Prof. Kajita was one of the leaders of the Super-Kamiokande Collaboration that constructed the maginificent 50-kton Super-Kamiokande water Cherenkov detector. The experiment discovered "Oscillation of Atmospheric Neutrinos" in 1998 that had far reaching impact on the particle physics. The discovery is the only experimental evidence in laboratory venue for physics beyond the Standard Model today.

The Stony Brook Nucleon decay and Neutrino (NN) group established by Prof. Chang Kee Jung participated in the Super-Kamiokande experiment since 1991 from the beginning of the experiment. The group contributed significantly to the experiment by being a part of the team that constructed detector and analyzed the atmospheric neutrino data. The orignal members of the NN group include, Prof. Clark McGrew and Prof. Chiaki Yanagisawa, and many postdocs and graduate students.
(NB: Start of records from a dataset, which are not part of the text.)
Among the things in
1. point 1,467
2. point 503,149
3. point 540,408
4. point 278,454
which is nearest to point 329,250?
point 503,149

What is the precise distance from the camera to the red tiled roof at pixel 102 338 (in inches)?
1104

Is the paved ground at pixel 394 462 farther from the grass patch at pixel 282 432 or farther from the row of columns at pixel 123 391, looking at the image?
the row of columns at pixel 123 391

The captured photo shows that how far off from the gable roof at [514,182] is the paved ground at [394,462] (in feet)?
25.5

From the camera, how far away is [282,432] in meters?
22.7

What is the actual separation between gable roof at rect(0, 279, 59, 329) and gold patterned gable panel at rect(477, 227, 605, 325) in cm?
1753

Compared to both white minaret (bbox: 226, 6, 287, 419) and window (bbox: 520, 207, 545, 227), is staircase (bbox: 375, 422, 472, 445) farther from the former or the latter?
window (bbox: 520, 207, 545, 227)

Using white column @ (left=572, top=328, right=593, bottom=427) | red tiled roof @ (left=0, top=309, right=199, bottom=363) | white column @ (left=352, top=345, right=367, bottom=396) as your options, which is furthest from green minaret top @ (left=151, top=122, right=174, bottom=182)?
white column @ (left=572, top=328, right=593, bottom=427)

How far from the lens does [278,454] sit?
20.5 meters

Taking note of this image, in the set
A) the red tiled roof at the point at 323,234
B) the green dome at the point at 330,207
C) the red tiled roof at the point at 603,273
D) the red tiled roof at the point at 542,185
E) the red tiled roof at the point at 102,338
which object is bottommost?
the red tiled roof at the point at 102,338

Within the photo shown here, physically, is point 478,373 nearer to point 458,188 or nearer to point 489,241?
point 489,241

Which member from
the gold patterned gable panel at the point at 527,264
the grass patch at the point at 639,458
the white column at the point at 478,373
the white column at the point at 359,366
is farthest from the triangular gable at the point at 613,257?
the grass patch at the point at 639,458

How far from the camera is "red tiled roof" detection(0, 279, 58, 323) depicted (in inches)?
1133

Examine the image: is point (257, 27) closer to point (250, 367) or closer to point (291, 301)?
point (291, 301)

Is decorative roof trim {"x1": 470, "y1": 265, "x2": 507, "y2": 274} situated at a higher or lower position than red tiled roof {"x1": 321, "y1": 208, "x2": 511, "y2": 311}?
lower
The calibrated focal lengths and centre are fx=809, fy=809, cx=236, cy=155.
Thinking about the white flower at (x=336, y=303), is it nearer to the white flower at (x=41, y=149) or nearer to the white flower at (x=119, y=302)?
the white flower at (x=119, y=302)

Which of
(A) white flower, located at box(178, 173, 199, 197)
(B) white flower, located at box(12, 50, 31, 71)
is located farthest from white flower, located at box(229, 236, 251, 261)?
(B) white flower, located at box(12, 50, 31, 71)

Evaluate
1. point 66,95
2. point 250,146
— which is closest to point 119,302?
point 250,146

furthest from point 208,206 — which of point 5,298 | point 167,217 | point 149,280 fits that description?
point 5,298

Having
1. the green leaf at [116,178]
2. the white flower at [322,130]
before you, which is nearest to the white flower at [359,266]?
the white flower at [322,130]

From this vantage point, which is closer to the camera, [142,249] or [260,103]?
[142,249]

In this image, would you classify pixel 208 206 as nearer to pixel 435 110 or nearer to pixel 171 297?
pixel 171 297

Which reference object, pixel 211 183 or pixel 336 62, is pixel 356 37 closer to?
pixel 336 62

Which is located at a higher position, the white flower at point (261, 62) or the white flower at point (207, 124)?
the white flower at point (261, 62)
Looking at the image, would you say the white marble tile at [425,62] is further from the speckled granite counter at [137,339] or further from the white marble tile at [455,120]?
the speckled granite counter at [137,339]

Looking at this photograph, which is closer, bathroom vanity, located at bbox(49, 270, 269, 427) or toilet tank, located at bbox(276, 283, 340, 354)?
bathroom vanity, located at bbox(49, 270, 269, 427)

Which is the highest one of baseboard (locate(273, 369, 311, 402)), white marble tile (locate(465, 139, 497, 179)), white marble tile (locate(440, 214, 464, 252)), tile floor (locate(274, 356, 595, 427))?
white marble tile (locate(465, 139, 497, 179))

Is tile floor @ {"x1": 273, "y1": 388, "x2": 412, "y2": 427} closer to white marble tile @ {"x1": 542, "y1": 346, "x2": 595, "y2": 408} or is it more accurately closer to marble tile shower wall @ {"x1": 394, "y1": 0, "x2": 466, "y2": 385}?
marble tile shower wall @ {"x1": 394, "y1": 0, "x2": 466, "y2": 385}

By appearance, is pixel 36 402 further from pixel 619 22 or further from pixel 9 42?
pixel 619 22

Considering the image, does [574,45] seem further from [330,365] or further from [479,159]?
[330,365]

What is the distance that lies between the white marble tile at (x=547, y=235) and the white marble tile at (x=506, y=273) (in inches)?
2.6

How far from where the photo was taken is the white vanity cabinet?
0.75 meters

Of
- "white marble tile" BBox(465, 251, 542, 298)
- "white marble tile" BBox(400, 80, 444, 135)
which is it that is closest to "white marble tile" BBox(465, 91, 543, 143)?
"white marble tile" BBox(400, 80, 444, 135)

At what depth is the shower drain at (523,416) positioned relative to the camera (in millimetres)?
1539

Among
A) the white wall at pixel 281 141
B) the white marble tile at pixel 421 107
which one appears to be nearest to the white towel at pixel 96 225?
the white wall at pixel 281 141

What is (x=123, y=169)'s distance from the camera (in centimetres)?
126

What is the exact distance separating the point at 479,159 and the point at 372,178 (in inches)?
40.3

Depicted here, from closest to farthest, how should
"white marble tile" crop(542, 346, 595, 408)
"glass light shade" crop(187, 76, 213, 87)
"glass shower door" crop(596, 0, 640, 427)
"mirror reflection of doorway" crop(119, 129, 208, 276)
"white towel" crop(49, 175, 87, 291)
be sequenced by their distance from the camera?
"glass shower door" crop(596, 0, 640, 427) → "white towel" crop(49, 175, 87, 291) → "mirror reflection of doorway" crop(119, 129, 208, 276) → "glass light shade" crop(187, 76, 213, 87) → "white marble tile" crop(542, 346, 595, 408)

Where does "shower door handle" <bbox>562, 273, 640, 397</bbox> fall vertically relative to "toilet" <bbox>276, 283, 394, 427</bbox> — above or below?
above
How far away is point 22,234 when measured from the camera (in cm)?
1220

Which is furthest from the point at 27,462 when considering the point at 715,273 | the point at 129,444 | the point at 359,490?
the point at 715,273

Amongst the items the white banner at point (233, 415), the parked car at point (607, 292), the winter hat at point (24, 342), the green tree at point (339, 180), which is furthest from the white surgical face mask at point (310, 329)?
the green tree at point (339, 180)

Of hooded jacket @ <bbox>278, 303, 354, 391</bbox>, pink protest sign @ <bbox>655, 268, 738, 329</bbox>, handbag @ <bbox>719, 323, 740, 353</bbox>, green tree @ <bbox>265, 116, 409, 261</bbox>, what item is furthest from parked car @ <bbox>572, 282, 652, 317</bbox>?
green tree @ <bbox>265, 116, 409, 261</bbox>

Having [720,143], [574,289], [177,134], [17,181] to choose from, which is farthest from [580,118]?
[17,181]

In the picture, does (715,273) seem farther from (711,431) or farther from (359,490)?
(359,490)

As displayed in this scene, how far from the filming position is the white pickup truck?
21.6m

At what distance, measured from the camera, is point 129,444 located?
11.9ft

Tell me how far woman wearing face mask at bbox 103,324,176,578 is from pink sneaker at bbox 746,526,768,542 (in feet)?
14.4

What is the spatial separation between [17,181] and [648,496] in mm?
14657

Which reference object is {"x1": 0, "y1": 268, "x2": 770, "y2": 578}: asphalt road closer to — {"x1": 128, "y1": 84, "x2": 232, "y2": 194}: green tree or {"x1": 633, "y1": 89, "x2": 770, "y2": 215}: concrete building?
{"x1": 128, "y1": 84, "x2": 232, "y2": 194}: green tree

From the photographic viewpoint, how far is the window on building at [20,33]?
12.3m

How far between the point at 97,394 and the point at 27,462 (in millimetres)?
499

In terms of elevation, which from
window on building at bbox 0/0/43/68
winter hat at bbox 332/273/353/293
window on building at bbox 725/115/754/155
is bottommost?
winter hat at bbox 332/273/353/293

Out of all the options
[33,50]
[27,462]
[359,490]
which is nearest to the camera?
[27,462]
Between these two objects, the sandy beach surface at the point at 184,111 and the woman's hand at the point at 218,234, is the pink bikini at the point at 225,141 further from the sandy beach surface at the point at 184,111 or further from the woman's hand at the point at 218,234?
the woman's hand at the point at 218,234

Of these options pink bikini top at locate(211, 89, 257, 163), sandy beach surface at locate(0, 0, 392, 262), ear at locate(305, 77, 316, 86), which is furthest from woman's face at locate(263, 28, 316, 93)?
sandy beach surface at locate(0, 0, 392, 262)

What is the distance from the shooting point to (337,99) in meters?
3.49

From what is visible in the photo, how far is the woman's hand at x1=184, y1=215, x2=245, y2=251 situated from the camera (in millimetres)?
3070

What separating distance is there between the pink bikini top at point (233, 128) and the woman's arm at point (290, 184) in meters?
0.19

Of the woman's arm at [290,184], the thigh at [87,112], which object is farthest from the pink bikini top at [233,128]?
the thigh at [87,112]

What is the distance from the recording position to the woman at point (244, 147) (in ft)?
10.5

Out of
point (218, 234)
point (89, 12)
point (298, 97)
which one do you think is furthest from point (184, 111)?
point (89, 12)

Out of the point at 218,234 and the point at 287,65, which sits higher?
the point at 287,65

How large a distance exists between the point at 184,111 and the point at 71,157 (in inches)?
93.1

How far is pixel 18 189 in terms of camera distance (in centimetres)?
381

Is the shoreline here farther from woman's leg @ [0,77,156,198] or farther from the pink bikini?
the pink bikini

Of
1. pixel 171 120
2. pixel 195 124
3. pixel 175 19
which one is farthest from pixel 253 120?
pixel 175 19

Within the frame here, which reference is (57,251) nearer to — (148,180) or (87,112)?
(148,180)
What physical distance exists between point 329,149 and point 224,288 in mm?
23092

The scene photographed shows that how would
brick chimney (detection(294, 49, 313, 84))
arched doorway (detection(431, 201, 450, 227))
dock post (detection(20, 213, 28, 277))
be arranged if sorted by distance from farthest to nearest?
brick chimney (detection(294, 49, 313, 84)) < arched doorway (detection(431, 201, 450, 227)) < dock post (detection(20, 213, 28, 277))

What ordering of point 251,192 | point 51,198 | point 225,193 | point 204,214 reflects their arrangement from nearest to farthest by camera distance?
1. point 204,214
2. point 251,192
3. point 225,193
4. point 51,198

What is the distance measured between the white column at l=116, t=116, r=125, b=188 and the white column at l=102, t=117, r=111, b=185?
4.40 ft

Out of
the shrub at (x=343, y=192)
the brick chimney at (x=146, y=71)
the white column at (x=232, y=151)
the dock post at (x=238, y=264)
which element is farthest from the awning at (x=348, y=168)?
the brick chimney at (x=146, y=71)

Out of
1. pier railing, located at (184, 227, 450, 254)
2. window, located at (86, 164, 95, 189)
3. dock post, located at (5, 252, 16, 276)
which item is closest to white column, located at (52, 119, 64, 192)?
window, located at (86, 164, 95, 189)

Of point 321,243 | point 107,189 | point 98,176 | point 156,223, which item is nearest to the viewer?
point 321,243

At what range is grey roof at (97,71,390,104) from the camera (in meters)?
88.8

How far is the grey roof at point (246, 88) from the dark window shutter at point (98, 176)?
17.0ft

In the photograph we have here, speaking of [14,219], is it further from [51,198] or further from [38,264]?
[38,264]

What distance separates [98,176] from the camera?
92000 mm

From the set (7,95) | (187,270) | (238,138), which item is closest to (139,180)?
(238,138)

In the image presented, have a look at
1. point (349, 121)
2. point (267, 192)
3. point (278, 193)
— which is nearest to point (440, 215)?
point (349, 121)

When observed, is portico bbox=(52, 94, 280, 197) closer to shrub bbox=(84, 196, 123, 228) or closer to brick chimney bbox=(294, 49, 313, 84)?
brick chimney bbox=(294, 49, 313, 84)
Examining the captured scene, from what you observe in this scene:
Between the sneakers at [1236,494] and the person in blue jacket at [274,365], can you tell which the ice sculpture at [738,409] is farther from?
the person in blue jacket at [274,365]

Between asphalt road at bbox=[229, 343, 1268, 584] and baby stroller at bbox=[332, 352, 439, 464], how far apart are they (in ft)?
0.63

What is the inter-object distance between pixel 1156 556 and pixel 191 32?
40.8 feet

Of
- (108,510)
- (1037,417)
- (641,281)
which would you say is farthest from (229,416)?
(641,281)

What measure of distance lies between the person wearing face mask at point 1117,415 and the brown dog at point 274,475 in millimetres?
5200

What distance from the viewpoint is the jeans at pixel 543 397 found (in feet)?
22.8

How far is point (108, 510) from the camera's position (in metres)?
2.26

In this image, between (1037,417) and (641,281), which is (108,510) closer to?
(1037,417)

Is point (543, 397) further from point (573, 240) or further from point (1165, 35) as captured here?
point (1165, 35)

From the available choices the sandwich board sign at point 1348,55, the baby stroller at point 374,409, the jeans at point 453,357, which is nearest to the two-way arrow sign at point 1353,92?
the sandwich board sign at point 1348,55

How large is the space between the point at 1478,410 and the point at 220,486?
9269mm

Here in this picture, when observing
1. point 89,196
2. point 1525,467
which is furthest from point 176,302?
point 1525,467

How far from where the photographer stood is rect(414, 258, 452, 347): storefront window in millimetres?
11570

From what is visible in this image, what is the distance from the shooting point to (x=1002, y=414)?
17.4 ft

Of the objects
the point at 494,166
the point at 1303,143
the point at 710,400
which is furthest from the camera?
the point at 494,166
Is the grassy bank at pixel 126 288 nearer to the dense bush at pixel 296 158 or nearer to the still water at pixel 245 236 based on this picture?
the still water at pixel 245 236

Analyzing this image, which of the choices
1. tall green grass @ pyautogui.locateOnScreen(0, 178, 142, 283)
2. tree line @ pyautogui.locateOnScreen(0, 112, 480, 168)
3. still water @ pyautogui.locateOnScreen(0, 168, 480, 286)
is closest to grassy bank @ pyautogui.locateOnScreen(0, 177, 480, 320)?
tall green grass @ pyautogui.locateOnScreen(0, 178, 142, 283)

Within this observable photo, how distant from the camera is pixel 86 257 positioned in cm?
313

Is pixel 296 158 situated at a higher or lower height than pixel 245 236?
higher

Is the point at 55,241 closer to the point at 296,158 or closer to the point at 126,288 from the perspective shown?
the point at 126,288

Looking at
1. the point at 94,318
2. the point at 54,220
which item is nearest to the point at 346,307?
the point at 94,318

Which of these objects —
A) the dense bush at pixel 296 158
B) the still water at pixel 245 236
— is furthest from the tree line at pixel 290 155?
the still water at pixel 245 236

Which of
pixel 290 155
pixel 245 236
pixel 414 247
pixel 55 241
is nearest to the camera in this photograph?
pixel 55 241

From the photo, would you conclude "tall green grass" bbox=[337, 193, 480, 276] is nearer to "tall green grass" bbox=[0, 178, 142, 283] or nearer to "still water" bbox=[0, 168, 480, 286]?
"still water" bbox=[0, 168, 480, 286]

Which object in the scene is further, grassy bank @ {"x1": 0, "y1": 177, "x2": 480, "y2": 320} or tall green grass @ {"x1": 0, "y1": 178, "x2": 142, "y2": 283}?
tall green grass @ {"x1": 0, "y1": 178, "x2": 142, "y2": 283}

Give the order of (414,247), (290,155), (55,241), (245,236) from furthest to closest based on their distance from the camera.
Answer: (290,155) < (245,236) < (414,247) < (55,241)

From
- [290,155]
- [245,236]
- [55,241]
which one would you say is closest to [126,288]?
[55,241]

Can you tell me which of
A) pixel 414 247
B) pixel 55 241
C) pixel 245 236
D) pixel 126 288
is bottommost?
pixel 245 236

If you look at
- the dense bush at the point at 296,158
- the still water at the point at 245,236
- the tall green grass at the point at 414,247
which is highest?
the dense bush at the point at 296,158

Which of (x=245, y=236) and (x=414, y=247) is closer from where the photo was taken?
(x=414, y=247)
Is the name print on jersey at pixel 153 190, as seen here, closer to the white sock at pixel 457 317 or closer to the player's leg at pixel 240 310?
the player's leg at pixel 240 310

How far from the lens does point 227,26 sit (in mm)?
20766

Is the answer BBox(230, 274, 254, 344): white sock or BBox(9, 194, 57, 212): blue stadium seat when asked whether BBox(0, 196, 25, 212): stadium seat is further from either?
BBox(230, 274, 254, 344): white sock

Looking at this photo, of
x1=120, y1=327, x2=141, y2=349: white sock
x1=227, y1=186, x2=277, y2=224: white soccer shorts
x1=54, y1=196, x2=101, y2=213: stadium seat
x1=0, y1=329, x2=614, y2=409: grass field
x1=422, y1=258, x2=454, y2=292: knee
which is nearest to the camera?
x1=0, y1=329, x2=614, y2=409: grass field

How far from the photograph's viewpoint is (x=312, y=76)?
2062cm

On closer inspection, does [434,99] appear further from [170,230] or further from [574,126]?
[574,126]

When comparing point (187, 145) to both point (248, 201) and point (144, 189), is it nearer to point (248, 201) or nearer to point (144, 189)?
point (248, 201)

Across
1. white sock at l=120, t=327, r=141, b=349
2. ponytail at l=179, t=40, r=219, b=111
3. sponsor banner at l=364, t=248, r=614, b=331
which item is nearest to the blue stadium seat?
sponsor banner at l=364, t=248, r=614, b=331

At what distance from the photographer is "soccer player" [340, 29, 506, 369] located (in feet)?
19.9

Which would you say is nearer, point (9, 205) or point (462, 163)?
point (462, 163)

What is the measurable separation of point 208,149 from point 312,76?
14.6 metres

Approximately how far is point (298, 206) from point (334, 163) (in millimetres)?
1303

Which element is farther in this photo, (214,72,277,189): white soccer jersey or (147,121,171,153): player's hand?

The current Super-Kamiokande members from the NN group include Prof. Michael Wilking.

The Stony Brook NN group also played a leading role in the K2K experiment, the first long baseline neutrino oscillation experiment that confirmed the neutrino oscillation observed by the Super-Kamiokande experiment and the T2K experiment that discovered electron neutrino appearance from a muon neutrino beam in 2013.